Abstract
Humankind has inadvertently designed a remarkably precarious combination of rapidly increasing and unchecked population growth with an increased liberation of novel and potentially pathogenic chemical compounds and neurotoxins into the biosphere. Parallel increases in the deleterious consequences of unrestricted population growth and diseasecausing toxic exposures in our environment are on the horizon. Globally this poses very significant socioeconomic and healthcare concerns that have been neglected for far too long. The perception of ‘human biochemical individuality’ indicates that certain individuals or human populations with specific genetic backgrounds may be predisposed to these toxic actions through either an acute or a more chronic type of life-long environmental exposure [11,33–36]. To cite one important example, since there is abundant evidence that neurotoxic compounds such as aluminum may play initiator or disease-propagating roles for AD, ASD and other progressive, age-related neurological diseases, then we should expect these kinds of exposure situations that can adversely affect human health and welfare to become even more common and widespread in the foreseeable future [7–27]. This may be particularly important socioeconomically and epidemiologically due in part to the excessive and additional burden it will place on our already strained healthcare system both here in the United States and in global situations where even basic healthcare systems remain underdeveloped or are simply unavailable to the local human population.
Highlights
If we assume that ~ 23,000 human genes are available to be expressed in each cell, and that each gene is responsible for at least one genetic function, with a global human population of 7.4 billion it becomes very difficult to assign a single ‘standardized human gene expression profile’ that is representative for the phenotype of the human species [17,18,19,20,21,22,23,24,25,26,27]

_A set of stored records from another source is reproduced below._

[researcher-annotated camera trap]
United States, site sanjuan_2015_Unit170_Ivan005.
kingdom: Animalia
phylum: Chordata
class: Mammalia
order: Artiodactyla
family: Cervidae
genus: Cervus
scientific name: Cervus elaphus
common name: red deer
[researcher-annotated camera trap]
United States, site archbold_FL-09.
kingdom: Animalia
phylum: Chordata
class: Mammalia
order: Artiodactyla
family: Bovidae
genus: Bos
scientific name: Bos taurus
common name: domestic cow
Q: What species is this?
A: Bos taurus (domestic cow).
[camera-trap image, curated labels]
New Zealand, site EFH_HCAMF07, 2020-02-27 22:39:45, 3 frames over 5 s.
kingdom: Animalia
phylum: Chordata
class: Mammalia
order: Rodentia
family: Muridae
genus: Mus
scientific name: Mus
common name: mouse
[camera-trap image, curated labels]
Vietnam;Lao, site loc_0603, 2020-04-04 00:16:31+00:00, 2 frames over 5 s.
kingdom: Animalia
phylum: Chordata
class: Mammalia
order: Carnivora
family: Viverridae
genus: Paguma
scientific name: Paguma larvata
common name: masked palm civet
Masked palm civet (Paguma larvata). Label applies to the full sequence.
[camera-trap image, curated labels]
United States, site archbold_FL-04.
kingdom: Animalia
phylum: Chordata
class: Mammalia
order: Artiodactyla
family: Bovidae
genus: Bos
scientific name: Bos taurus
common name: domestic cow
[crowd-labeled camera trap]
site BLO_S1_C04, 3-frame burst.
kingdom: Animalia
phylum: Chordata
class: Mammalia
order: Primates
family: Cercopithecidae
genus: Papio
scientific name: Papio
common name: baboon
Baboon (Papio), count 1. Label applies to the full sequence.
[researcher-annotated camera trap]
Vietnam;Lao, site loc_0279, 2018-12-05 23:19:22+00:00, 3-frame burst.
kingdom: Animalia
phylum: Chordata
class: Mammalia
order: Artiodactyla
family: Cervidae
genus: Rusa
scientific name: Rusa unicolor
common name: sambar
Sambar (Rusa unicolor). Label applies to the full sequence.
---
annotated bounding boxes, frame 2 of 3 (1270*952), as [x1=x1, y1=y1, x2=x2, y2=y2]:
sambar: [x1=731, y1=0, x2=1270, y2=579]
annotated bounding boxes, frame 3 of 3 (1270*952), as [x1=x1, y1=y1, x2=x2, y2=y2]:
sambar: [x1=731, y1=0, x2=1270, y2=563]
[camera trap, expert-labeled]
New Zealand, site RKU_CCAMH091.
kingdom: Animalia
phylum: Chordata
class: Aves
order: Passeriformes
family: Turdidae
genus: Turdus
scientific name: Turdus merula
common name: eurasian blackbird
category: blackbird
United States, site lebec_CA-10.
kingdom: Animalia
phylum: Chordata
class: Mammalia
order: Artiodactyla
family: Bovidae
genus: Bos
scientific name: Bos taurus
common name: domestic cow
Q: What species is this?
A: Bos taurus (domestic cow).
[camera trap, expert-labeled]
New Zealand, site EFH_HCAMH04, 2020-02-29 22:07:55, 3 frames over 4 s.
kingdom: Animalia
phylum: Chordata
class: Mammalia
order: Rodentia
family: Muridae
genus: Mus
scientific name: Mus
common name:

The important take-home message here is that there are multiple, highly individualized responses in humans to the very same drug compound which in most instances are fairly well tolerated by the patient, but in other instances are highly refractory to the patient’s homeostatic physiology and especially their innate-immune and inflammatory status which may culminate in hospitalization. These findings may help explain an individual’s adverse, and sometimes extremely negative reaction to, for example, the aluminum used in OTC medications or in vaccines administered with an aluminum adjuvant
Aluminum neurotoxicity can be thought of in a similar fashion – that some individuals can adequately tolerate aluminum exposure, either chronic or acute, while others cannot. Neurological diseases such as Alzheimer’s disease (AD) and Autism Spectrum Disorder (ASD) may be the result of the poorly understood parameters that contribute to human biochemical individuality
Summary
Each year in the US alone there are about 630,000 new patent applications (2015; http:// www.uspto.gov/web/offices/ac/ido/oeip/taf/us_stat.htm), many of which are for novel chemical compounds useful to the chemical, pharmaceutical, agricultural, materials, mining, energy and biotechnology industrial sectors [1]. Especially in recent years: (i) the vast majority of these new chemical compounds have not been individually tested for their neurotoxic or genotoxic properties; (ii) their detrimental effects toward human health and welfare when combinations of them are used are unknown; and (iii) their novel biological effects when they are utilized for various purposes against the vast background of already existing chemicals has not been determined It is a major scientific effort for environmental and/or neurotoxicological researchers to understand in detail how just one of these new compounds affects human health, let alone the often highly interactive toxic contributions from several hundred thousand. Aluminum’s widespread mobilization into our biosphere may place all of humankind at a heightened inflammatory status thereby increasing general risk for the development of AD, ASD and other progressive neurodegenerative disorders with an inflammatory component [6,7,8,9,10,11,12,13,14,15,16]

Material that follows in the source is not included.